Another weekend, another shooting tragedy, another devastated family, another shocked community. Turn the page.
We are almost becoming desensitised to these sort of crimes now, but this certainly isn't the case if you are a front line police officer, unsure who has and who hasn't got a gun, or whether the next door you knock on will contain a hardened criminal with no fear or respect.
In the last week we've seen a siege, the seizure of fourteen military assault-grade AK47s and M16s, a 26-year-old shot dead in Auckland, and on it goes.
It’s why I believe we need an investigation into the role of guns in society.
It won’t be a witch hunt. I get the feeling that the current licensing regime works – the majority of gun owners are law abiding citizens who follow the rules - and my concern is not with recreational hunters and sporting folk, but rather the criminal element of society.

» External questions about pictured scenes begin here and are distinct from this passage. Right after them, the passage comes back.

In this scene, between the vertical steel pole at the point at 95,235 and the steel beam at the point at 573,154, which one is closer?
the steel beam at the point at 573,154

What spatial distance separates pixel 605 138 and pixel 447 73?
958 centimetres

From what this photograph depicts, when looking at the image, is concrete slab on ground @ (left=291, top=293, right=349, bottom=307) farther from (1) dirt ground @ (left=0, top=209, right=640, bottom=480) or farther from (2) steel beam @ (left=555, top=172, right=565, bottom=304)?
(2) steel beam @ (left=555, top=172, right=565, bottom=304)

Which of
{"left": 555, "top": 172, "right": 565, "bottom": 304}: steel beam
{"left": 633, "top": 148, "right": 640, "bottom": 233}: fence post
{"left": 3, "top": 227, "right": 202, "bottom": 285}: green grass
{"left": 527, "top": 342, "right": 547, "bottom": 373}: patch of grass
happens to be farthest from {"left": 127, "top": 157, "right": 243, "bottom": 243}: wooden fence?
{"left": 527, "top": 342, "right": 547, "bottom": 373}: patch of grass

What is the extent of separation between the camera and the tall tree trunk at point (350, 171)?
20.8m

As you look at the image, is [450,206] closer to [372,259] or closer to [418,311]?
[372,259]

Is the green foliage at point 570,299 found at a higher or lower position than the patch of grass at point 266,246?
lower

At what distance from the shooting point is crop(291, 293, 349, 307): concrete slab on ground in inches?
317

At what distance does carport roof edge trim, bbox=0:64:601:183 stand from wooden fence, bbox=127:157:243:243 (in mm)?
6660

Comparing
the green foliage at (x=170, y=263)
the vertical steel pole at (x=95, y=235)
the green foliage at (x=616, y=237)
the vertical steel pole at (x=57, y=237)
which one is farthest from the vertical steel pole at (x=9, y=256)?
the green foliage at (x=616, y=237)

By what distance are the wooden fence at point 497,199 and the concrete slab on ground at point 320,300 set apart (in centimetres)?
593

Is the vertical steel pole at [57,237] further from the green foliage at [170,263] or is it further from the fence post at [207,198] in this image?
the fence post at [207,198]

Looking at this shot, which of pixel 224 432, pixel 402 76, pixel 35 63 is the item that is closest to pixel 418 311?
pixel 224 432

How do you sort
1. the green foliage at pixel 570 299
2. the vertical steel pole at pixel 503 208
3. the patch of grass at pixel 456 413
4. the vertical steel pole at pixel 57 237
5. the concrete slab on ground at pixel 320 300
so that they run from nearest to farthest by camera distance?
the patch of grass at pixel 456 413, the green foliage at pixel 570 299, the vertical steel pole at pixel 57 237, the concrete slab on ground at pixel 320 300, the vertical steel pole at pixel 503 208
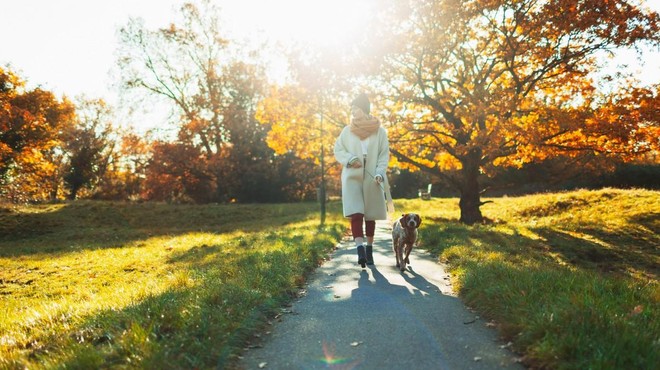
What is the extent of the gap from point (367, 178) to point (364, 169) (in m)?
0.15

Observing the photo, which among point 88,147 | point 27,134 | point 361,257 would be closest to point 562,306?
point 361,257

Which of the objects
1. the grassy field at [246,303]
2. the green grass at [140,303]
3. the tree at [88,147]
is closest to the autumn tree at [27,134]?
the green grass at [140,303]

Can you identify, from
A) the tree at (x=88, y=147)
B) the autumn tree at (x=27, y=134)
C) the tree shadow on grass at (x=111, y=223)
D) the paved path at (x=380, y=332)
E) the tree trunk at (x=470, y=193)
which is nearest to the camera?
the paved path at (x=380, y=332)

I wouldn't want to pre-empt any inquiry recommendations. However, it is pretty obvious something needs to be done. Putting the spotlight on the prevalence of guns in our communities, and the role guns now play in criminal activity, is long overdue.

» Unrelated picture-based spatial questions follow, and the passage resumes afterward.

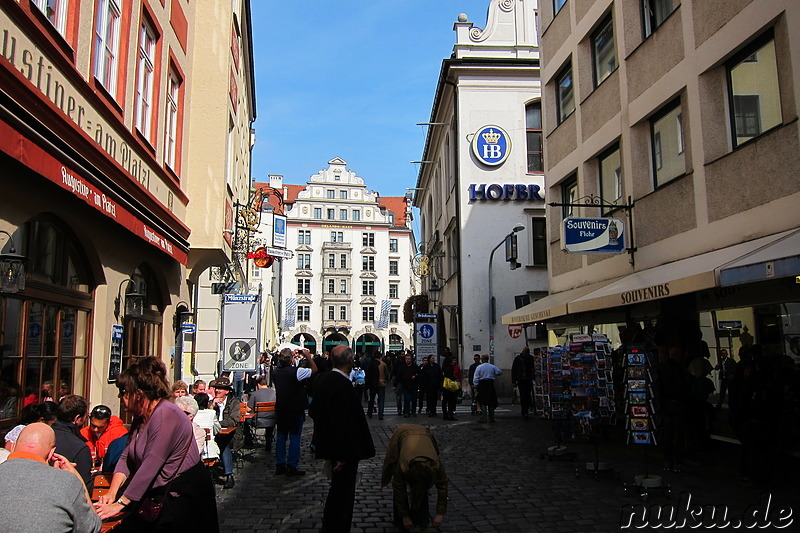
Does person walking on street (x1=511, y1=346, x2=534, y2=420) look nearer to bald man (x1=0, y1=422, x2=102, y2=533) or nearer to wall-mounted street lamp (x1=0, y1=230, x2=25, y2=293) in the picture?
wall-mounted street lamp (x1=0, y1=230, x2=25, y2=293)

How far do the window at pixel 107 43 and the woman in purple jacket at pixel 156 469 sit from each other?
608 centimetres

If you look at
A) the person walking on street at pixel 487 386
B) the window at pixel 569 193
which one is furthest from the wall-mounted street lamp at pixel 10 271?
the window at pixel 569 193

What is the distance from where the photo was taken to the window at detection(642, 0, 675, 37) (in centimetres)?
1205

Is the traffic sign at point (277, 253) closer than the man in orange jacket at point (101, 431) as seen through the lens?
No

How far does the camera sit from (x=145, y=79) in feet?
37.0

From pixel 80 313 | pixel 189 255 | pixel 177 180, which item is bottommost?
pixel 80 313

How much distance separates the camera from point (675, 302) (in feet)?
39.0

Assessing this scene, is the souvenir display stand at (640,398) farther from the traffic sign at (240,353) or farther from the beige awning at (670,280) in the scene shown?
the traffic sign at (240,353)

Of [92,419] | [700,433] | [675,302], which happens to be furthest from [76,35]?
[700,433]

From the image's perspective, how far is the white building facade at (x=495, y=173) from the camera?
27.3 m

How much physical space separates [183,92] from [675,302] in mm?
10516

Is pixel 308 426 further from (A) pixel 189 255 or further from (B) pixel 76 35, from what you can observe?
(B) pixel 76 35

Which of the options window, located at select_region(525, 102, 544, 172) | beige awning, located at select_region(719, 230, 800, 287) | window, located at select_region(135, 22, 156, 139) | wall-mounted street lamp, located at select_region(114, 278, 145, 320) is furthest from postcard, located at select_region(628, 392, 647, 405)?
window, located at select_region(525, 102, 544, 172)

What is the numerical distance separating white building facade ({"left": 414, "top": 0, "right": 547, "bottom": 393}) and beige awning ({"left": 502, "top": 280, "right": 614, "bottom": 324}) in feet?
31.8
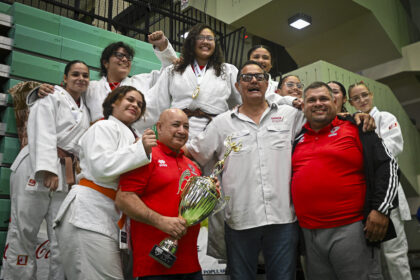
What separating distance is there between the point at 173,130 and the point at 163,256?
2.39 ft

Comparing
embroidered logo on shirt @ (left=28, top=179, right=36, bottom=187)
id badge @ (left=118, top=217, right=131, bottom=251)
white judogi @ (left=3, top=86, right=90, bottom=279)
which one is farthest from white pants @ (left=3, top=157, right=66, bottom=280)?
id badge @ (left=118, top=217, right=131, bottom=251)

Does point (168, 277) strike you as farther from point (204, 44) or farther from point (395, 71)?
point (395, 71)

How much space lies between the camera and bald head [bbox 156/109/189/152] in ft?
7.31

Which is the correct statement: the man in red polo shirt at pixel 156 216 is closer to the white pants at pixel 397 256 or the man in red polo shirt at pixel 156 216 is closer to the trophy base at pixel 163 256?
the trophy base at pixel 163 256

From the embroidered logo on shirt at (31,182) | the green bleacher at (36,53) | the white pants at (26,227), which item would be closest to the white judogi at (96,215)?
the embroidered logo on shirt at (31,182)

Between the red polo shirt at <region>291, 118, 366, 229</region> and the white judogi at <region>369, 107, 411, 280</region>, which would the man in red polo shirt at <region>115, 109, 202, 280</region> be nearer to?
the red polo shirt at <region>291, 118, 366, 229</region>

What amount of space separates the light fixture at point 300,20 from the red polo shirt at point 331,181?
6275mm

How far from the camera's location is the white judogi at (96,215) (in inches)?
76.4

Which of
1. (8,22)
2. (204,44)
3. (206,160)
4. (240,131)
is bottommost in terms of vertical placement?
(206,160)

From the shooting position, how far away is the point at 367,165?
2.25 metres

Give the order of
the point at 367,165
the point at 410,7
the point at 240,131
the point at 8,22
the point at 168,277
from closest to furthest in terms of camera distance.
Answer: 1. the point at 168,277
2. the point at 367,165
3. the point at 240,131
4. the point at 8,22
5. the point at 410,7

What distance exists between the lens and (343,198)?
2207mm

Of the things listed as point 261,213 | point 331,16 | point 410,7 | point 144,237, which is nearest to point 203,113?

Police statistics show 1504 guns were confiscated in 2015-15, almost 500 more than in the previous year. We need to know what’s behind that.

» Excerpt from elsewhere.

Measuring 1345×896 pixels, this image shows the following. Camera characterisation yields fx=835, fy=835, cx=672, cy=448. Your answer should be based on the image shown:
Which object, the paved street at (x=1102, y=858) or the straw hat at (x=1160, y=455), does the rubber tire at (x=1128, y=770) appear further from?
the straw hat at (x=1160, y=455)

Police Minister Judith Collins and I are working together to find common ground on what form an inquiry will take and what the terms of reference will be. Labour is also prepared to assist with the implementation of recommendations that may come out of the inquiry.
After all, I believe the public expect their politicians to work together to find solutions to difficult issues, especially those that impact upon the safety of our communities.
There is no room for playing politics when it comes to public safety. On this issue we should all be on the same side.